While you may feel such things are innocent, especially ‘since everybody does them,’ you must appreciate that persons who stand up for right principles do not do them. They know that opportunists are disgusting to God. As Psalm 119:158 states: “I have seen those who are treacherous in dealing, and I do feel a loathing, because they have not kept [God’s] saying.”
However, does this mean that all who break agreements are opportunists? No. If a man agrees to rob a bank, but then is stricken by conscience and breaks the agreement, he is hardly an opportunist. The agreement he broke was wrong to begin with. He broke it because of right principle, not in spite of it.
This also applies where one marriage partner has agreed to accept the religion of his mate, or has agreed to raise his children in a certain religion, but then learns of true religion.
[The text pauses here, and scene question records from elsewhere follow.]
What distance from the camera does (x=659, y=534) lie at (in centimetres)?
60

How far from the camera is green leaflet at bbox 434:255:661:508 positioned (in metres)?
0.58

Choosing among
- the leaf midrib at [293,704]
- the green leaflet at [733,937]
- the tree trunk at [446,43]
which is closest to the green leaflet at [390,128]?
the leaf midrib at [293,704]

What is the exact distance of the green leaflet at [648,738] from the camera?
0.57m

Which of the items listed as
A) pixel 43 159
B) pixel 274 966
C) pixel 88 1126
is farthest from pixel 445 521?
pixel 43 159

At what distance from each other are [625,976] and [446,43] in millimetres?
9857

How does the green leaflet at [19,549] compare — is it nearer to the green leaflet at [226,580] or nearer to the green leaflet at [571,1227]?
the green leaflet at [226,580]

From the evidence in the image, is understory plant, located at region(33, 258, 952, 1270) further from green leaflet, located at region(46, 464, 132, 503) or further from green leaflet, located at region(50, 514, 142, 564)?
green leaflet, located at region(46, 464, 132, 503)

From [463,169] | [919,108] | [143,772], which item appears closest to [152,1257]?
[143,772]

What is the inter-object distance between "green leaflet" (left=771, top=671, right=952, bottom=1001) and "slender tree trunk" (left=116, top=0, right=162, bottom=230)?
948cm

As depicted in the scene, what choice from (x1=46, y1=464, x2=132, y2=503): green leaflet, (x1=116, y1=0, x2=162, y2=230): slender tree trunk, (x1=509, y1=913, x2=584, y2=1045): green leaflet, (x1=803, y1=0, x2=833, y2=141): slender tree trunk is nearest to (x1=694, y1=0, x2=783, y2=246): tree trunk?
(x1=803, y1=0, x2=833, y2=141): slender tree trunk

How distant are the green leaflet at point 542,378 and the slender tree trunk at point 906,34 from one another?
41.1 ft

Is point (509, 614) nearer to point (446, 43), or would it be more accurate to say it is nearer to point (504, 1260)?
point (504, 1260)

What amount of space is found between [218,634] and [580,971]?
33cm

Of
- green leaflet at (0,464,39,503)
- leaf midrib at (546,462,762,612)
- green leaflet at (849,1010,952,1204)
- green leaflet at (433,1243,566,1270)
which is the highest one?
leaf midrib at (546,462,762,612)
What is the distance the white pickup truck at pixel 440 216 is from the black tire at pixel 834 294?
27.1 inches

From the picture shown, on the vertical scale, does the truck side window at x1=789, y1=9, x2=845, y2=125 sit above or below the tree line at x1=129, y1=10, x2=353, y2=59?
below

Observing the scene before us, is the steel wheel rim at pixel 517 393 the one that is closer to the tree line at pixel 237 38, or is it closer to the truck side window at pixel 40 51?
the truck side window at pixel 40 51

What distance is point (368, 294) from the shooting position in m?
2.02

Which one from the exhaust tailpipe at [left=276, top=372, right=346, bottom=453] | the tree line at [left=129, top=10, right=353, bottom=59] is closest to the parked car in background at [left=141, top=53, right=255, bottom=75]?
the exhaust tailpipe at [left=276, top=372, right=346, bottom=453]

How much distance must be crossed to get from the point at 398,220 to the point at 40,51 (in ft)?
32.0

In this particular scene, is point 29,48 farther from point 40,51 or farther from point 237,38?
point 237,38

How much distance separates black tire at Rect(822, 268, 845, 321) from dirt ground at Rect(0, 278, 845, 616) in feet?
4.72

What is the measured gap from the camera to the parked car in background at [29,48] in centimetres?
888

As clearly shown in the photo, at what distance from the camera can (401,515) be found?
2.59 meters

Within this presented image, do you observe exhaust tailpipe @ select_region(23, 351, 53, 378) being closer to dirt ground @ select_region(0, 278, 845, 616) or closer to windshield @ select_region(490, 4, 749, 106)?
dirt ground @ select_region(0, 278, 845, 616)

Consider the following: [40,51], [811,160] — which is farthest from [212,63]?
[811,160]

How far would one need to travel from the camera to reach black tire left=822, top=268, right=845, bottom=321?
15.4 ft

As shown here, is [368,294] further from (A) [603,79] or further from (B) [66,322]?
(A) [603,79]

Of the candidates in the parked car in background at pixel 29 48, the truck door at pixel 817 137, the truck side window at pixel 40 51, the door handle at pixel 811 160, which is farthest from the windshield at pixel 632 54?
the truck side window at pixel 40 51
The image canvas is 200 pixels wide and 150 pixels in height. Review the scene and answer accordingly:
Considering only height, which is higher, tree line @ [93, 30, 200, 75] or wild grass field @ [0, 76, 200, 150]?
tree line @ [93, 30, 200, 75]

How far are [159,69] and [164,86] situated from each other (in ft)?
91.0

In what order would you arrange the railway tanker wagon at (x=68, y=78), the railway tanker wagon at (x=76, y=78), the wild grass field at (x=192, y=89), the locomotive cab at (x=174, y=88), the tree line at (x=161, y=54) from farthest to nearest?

He changes his former religion, adopts true religion and begins to instruct his children in his new faith. Is this opportunism? No, because it is done for the sake of truth, for God’s righteous laws. Actually, he would displease God if he did not take advantage of the opportunity to practice true religion. Continuing in a false religion is wrong. Abandoning it is not only right, but mandatory, even if it means breaking a previous agreement to do so.
Take advantage of proper opportunities to serve God and man. Build a personality based on the righteous principles of honesty, integrity, fair dealing, and consideration for others. Do as the psalmist, who said: “I have made a sworn statement, and I will carry it out, to keep your righteous judicial decisions.” (Ps. 119:106) Follow the example of Jesus Christ when he said: “Just let your word Yes mean Yes, your No, No,” and do not be an opportunist!—Matt. 5:37.